━━━━━ Extract provided ━━━━━

I decided to not remove stopwords, such as "the", in order to compare the tf-idf scores. The findings show that the tf-idf score for a usually frequent word ("the") is much lower than a more unique word. This is because the tf-idf values unique words (eg. "election") higher than frequent words (eg. "nevertheless"). 

#### 3. While TF-IDF is primarily used for information retrieval and text mining, reflect on how TF-IDF could be used in a language modeling context.

It can be used in a language modeling context such as sentiment analysis by placing more emphasis on less common, but significant, words. 

#### 4. You were previously introduced to word representations. TF-IDF can be considered one. What are some differences between the TF-IDF output and one that is computed once from a vocabulary (e.g. one-hot encoding)?

TF-IDF calculates numerical weights of a word based on its occurrence in a document, relative to its frequency in all documents. This way, more unique words are highlighted. In contrast, one-hot encoding uses binary vectors to represent words which only indicates the presence or absence of a word without any context.

# TF-IDF - Practical Example
You will again be looking at specific words for a document, but this time weighted by their TF-IDF scores. Ideally, the scoring should be able to retrieve representative words for this document in context of its document collection or category.

You will do the following:
- Select a category from the Reuters (news) corpus
- Perform preprocessing
- Calculate TF-IDF scores
- Find the top 5 words for *each document* in a subset of documents in your collection (e.g. 5, 10, ... documents total)
- Inspect whether these words make sense for a given document, and comment on your findings.

In [None]:
import nltk; 
from nltk.corpus import reuters, stopwords
from nltk.tokenize import word_tokenize

nltk.download("reuters")
nltk.download("punkt")

category = 'wheat'
documents = reuters.fileids(category)

# preprocess documents
stopword_list = set(stopwords.words('english'))

━━━━━ Records supplied ━━━━━

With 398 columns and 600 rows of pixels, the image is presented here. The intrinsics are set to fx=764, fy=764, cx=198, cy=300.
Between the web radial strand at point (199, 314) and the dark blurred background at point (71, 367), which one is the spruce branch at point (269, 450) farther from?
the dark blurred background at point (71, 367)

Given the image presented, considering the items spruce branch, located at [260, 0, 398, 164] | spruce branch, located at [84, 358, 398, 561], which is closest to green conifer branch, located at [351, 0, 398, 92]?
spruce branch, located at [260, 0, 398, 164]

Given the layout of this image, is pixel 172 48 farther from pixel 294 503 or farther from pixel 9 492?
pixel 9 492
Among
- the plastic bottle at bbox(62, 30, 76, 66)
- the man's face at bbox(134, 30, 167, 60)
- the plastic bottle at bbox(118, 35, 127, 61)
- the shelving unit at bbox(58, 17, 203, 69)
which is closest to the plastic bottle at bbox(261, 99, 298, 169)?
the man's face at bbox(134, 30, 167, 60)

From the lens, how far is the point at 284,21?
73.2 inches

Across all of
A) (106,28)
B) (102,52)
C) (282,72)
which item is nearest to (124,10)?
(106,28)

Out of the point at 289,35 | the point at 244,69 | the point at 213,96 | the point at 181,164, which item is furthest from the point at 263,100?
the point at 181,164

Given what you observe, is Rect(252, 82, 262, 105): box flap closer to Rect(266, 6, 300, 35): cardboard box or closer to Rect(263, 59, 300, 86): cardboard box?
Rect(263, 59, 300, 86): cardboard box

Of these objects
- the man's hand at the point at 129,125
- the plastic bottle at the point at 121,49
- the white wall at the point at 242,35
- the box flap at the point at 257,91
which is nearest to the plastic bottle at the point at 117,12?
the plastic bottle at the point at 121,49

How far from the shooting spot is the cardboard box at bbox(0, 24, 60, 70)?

━━━━━

● Directive A
List every step in the TF-IDF excerpt's "You will do the following" list.
● Directive B
Answer these from the TF-IDF excerpt:
(i) Which language modeling context is named as a place to use TF-IDF?
(ii) What does one-hot encoding use to represent words?
(iii) What value is assigned to the variable category in the code?
● Directive C
Carry on the TF-IDF excerpt from the point where it stops.
The records come from a different source than the TF-IDF excerpt.

● Final result A
- Select a category from the Reuters (news) corpus
- Perform preprocessing
- Calculate TF-IDF scores
- Find the top 5 words for each document in a subset of documents in your collection (e.g. 5, 10, ... documents total)
- Inspect whether these words make sense for a given document, and comment on your findings.

● Final result B
(i) Sentiment analysis
(ii) Binary vectors
(iii) 'wheat'

● Final result C
preprocessed_docs = []

for doc_id in documents[:10]:  # subset of 10 documents
    words = [word.lower() for word in word_tokenize(reuters.raw(doc_id)) if word.isalpha()]
    preprocessed_docs.append([word for word in words if word not in stopword_list])

top_words_per_doc = []

for doc in preprocessed_docs:
    scores = {}
    for word in set(doc):
        tf_idf_score = tf_idf(preprocessed_docs, doc, word)
        # store the score in the dictionary
        scores[word] = tf_idf_score

    top_words = sorted(scores.items(), key=lambda x: x[1], reverse=True)[:5]
    top_words_per_doc.append(top_words)

# display top 5 words for each document
for i, top_words in enumerate(top_words_per_doc, start=1):
    formatted_top_words = ', '.join([f"{word}: {score:.4f}" for word, score in top_words])
    print(f"Document {i}: {formatted_top_words}")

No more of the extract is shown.